Attraverso il secondo paragone il salmista sottolinea come la fraternità vissuta concretamente nel popolo e nelle famiglie sia garanzia di fecondità e di vita per tutti. È un’illusione pensare che l’accaparramento per sé porti al maggiore benessere. Il salmo dice che è nella condivisione tra fratelli il fondamento della vera prosperità di tutti. Tuttavia, questa abbondanza è possibile per un dono di Dio. Nessuno infatti può far venire la rugiada dal cielo, se non Dio. Come il fenomeno atmosferico non può in nessun modo essere determinata dal lavoro e dall’impegno degli uomini e delle donne, così è anche la fraternità: un dono che l’essere umano da solo non è in grado di realizzare.

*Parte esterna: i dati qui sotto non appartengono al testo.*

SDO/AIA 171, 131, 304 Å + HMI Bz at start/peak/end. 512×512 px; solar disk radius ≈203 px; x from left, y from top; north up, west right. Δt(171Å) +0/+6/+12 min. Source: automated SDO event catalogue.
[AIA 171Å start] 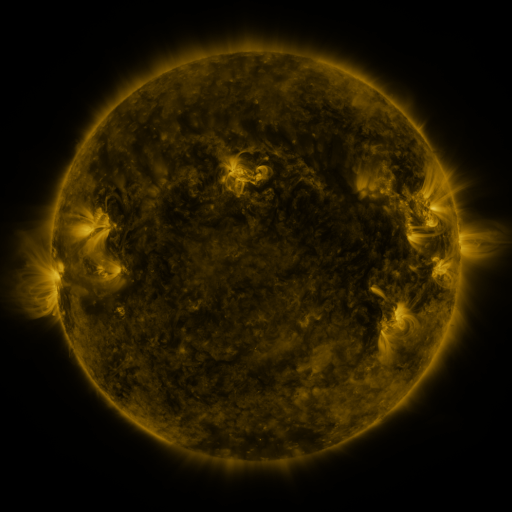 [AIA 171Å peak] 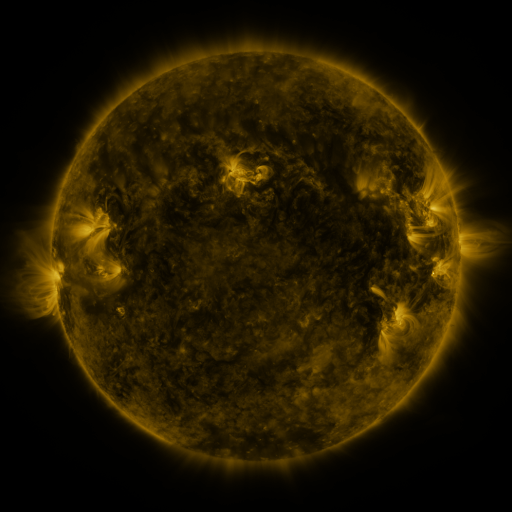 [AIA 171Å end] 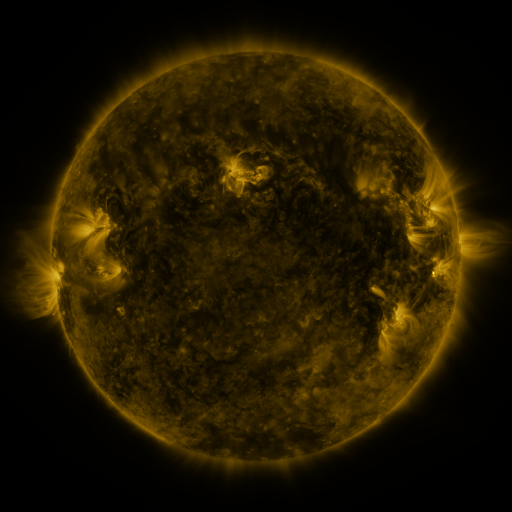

Le due immagini hanno diversi elementi in comune. Innanzitutto, di entrambe si dice che scendono. Il verbo «scendere» compare due volte in riferimento alla prima immagine (Sal 133,2) e una volta per quanto riguarda la seconda (Sal 133,3). Questo elemento è di grande importanza. Sottolinea ulteriormente infatti un aspetto della fraternità di cui abbiamo già parlato. Essa non è una conquista dell’uomo e della donna. L’essere umano con le sole sue forze non sa realizzare «il miracolo» di fratelli che vivono nell’unità e nella concordia.
L’altro elemento che le due immagini hanno in comune consiste nel fatto che entrambe indicano la fraternità come unità del popolo. L’immagine dell’olio che scende sull’orlo della veste di Aronne, secondo molti commentatori del salmo, rimanda al pettorale indossato dal sommo sacerdote, sul quale erano incastonate dodici pietre con i nomi delle dodici tribù dei figli di Israele, come il Signore ha comandato a Mosè secondo la narrazione dell’Esodo (Es 28,17.21.29).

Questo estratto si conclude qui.